* **Aim of the task**:
Quote the records from the line containing "In what is displayed" through the end of the records, omitting the pictures.

(Records from a spatial question set)
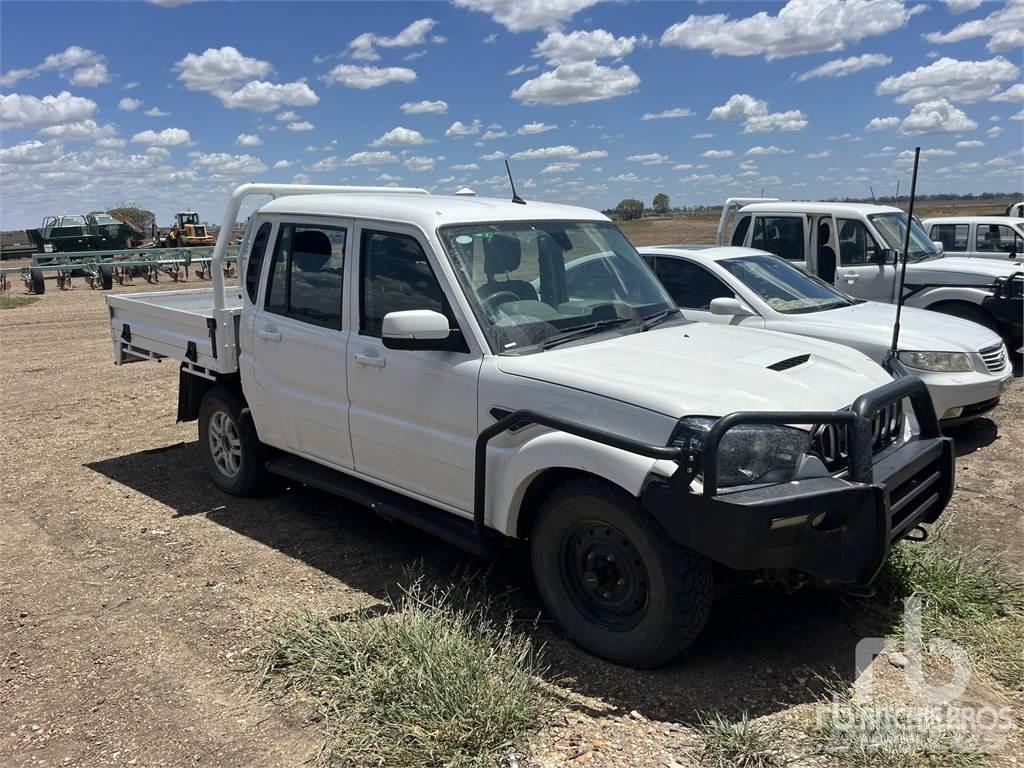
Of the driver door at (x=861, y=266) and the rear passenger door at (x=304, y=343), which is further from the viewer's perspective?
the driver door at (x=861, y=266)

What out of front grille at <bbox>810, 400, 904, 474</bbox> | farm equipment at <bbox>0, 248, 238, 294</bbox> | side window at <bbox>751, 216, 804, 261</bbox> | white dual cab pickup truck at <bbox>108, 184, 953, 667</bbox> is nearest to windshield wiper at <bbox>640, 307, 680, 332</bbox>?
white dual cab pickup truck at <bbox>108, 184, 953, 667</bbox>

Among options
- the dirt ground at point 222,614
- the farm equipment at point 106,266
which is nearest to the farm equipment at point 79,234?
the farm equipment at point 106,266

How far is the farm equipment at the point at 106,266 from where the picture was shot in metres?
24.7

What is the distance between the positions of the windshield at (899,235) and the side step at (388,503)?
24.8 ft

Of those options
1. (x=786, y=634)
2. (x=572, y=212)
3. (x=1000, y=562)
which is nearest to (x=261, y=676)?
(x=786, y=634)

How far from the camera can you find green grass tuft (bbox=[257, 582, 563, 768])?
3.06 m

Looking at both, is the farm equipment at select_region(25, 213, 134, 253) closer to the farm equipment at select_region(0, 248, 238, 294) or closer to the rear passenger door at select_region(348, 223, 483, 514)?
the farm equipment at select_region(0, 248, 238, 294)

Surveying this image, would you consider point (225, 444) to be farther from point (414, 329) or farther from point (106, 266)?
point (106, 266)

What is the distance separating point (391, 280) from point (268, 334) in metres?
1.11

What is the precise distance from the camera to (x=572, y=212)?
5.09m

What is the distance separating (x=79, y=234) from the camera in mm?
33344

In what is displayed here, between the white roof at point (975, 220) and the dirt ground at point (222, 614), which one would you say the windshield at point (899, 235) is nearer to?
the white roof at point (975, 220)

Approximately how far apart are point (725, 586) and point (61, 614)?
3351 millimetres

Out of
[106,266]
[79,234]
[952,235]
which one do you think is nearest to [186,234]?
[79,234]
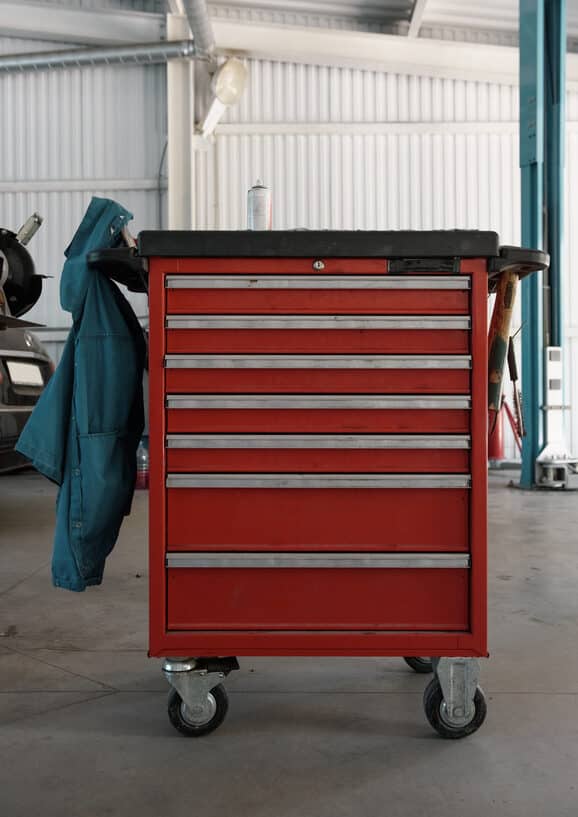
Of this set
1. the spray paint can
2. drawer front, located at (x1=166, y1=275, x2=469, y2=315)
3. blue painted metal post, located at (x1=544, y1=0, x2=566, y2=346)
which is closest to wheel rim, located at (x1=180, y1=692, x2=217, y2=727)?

* **Task output**:
In what is displayed here, between the white roof at point (975, 220) and the dirt ground at point (222, 614), which one would you say the windshield at point (899, 235) is nearer to?
the white roof at point (975, 220)

Approximately how far apart are point (725, 586) and point (61, 614)?
3351 millimetres

Out of
[106,266]
[79,234]
[952,235]
which one do you think is nearest to [186,234]?
[79,234]
Of this set
1. the spray paint can
2. drawer front, located at (x1=166, y1=275, x2=469, y2=315)
3. blue painted metal post, located at (x1=544, y1=0, x2=566, y2=346)
which is closest to wheel rim, located at (x1=180, y1=692, x2=217, y2=727)?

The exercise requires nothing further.